Assim, se a parte onerada com a prova de um facto conseguir, através de testemunhas, de peritos ou de qualquer outro meio de prova, persuadir o julgador da existência do facto, ela preencheu o ónus que sobre si recaía. Porém, se a parte contrária (ou o próprio tribunal) trouxer ao processo qualquer outro elemento probatório de sinal oposto, que deixe o juiz na dúvida sobre a existência do facto, dir-se-á que ele fez contraprova; e mais se não exigirá para destruir a prova bastante realizada pelo onerado, para neutralizá-la […]>>.
No caso concreto dos autos, após vistos, em global e de modo crítico, os elementos probabórios referidos na fundamentação probatória da decisão recorrida, não se vislumbra que seja manifestamente desrazoável o resultado do julgamento da matéria de facto feito pelo Tribunal recorrido a respeito dos três crimes por que vinha finalmente condenada a arguida recorrente, pelo que é de respeitar o julgado desse Tribunal sentenciador, o qual já explicou congruente e convincentemente, sobretudo a partir do 5.o parágrafo da página 29 até ao primeiro parágrafo da página 30 do mesmo texto decisório, a fl. 428 a 428v dos autos, as razões sustentadoras da sua livre convicção formada, sob aval do art.o 114.o do CPP, sobre os factos finalmente dados por provados e descritos sob os pontos 16 a 21 e 26 a 29 da fundamentação fáctica do aresto recorrido, conducentes à condenação penal da recorrente.
Naufraga manifestamente a primeira parte do recurso, por o Tribunal sentenciador não ter violado o princípio de in dubio pro reo aquando da valoração das provas dos autos.
E agora da rogada aplicação de pena mais leve:
Ponderadas todas as circunstâncias fácticas já apuradas pelo Tribunal recorrido em relação à arguida recorrente, com pertinência à medida da pena dos três crimes em causa dentro das respectivas molduras penais aplicáveis, e tendo em consideração as inegáveis necessidades de prevenção geral dos mesmos delitos penais, é de louvar toda a decisão já tomada pelo Tribunal sentenciador em matéria da medida da pena, pelo que nada há a alterar esse julgado.
É, pois, evidentemente infundado o recurso, sem mais indagação por desnecessária, até também pelo espírito da norma do n.o 2 do art.o 410.o do CPP.
III – FUNDAMENTAÇÃO JURÍDICA
Veio a recorrente reclamar da decisão de rejeição do seu recurso.

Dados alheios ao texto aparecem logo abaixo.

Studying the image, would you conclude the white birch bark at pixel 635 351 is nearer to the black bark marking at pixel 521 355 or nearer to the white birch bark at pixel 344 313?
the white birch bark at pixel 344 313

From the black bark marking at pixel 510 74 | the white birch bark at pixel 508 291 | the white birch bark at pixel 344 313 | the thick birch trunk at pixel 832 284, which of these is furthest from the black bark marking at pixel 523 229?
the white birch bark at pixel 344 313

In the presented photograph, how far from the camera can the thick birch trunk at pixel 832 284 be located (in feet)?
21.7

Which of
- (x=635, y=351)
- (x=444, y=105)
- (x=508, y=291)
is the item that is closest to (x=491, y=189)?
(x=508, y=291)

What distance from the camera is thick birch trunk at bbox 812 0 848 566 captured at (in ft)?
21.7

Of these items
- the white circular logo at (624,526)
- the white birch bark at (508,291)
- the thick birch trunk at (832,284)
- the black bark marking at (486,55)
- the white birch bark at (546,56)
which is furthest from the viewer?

Cabe agora conhecer do objecto desse recurso, posto que, aliás, a reclamação da decisão de rejeição não pode implicar, seja como for, a alteração do objecto do recurso.
Nota-se, de antemão, que ao tribunal de recurso cumpre resolver só as questões material e concretamente alegadas na motivação do recurso e ao mesmo tempo devidamente delimitadas nas conclusões da mesma, e já não responder a toda e qualquer razão aduzida pela parte recorrente para sustentar a procedência das suas questões colocadas (nesse sentido, cfr., de entre muitos outros, os acórdãos do TSI, de 7 de Dezembro de 2000 no Processo n.o 130/2000, de 3 de Maio de 2001 no Processo n.o 18/2001, e de 17 de Maio de 2001 no Processo n.o 63/2001).
Nesse enquadramento, tal como já se observou na decisão de rejeição do recurso, vê-se que a arguida, na sua motivação, começou por imputar à decisão condenatória penal da Primeira Instância o vício de insuficiência para a decisão da matéria de facto provada aludido na alínea a) do n.o 2 do art.o 400.o do CPP, mas a fundamentação concretamente tecida por ela para sustentar a verificação deste vício não tem a ver com o sentido e alcance próprios deste vício, mas sim com a suficiência, ou não, da prova, questão esta que já tem a ver apenas com o vício de erro notório na apreciação da prova, referido na alínea c) do n.o 2 do mesmo art.o 400.o do CPP.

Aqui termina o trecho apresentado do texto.